Y entonces me encuentro con que Cardenal, tal vez hasta más libertino y al mismo tiempo más religioso que yo, tenía dudas y cuestionamientos prácticamente idénticos a los que yo tengo, a los que he tenido a lo largo de mi vida. Salvo en una cosa; si él se decidía por Dios, tenía que abandonar para siempre –por vocación, porque ya sabemos cómo funciona pragmáticamente el asunto en nuestros días– los placeres de la carne. Olvidar a las muchachas, las muchachas en flor como se llama su capítulo, no sólo a sus novias sino a todas las muchachas. Los protestantes, aunque se casan, también deben –idealmente, de nuevo– dejar de percibir la belleza femenina como una meta personal y ponerla en segundo término, como una belleza más entre todas las de la naturaleza. Lo que me parece intrigante es que Cardenal menciona que Dios siempre le espantaba a las novias, que al final Él hacía que todas sus relaciones acabaran mal, pero no tan mal. Lo suficientemente mal como para no volver con ellas, para seguir buscando, para empezar –de nuevo, muchas veces– desde cero.

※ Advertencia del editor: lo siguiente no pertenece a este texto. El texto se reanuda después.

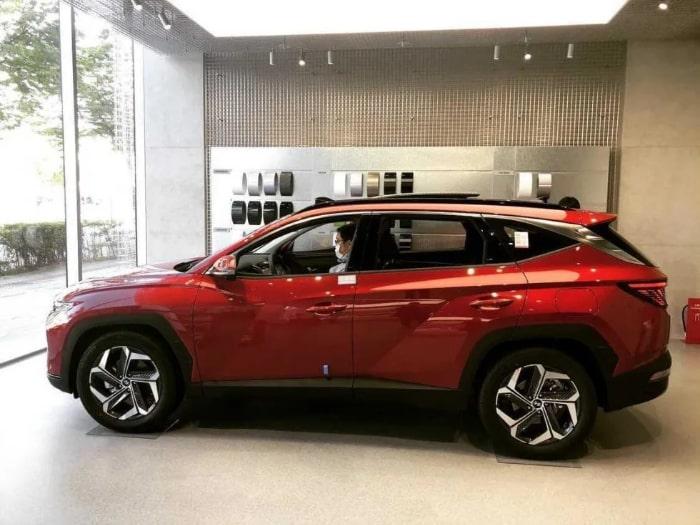 All New Hyundai Tucson Reaching Dealerships in South Korea 2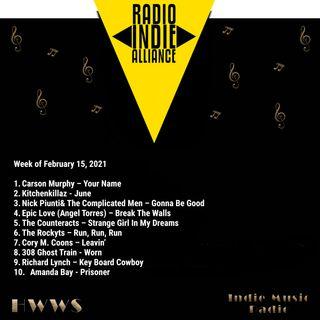 HWWS Indie Music Radio Top Ten Spotlight  02-15-2021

Yo lo entiendí, definitivamente porque a mí me pasa muy seguido: un sentimiento de no pertenencia, de jugar a pertenecer pero sin pertenecer del todo. De pertenecer a alguien más. Como si estuvieras jugando un partido que está arreglado, en el que, sin importar cuánto te esfuerces y cuánto se esfuerce la otra persona, vas a perder. Por eso el autosabotaje, por eso las causas perdidas, los enamoramientos platónicos, las muchachas de antimateria. Porque, tal vez muy a mi pesar –al menos así me suele parecer–, le pertenezco a alguien más. A quién, todavía no lo sé –aunque a veces, de forma muy discreta y velada, lo sospecho–, pero definitivamente le pertenezco a alguien más.
2 comentarios:
¡Chícharos!
Es que estos temas y mi corazón y la comprensión. La comprensión y la pertenencia. La Fe.
Ach.
Ya me pusiste a sentir-pensar. De nuevo, buena noche. Buenos sueños.
Y tendría que pedir perdón por eso. o cómo?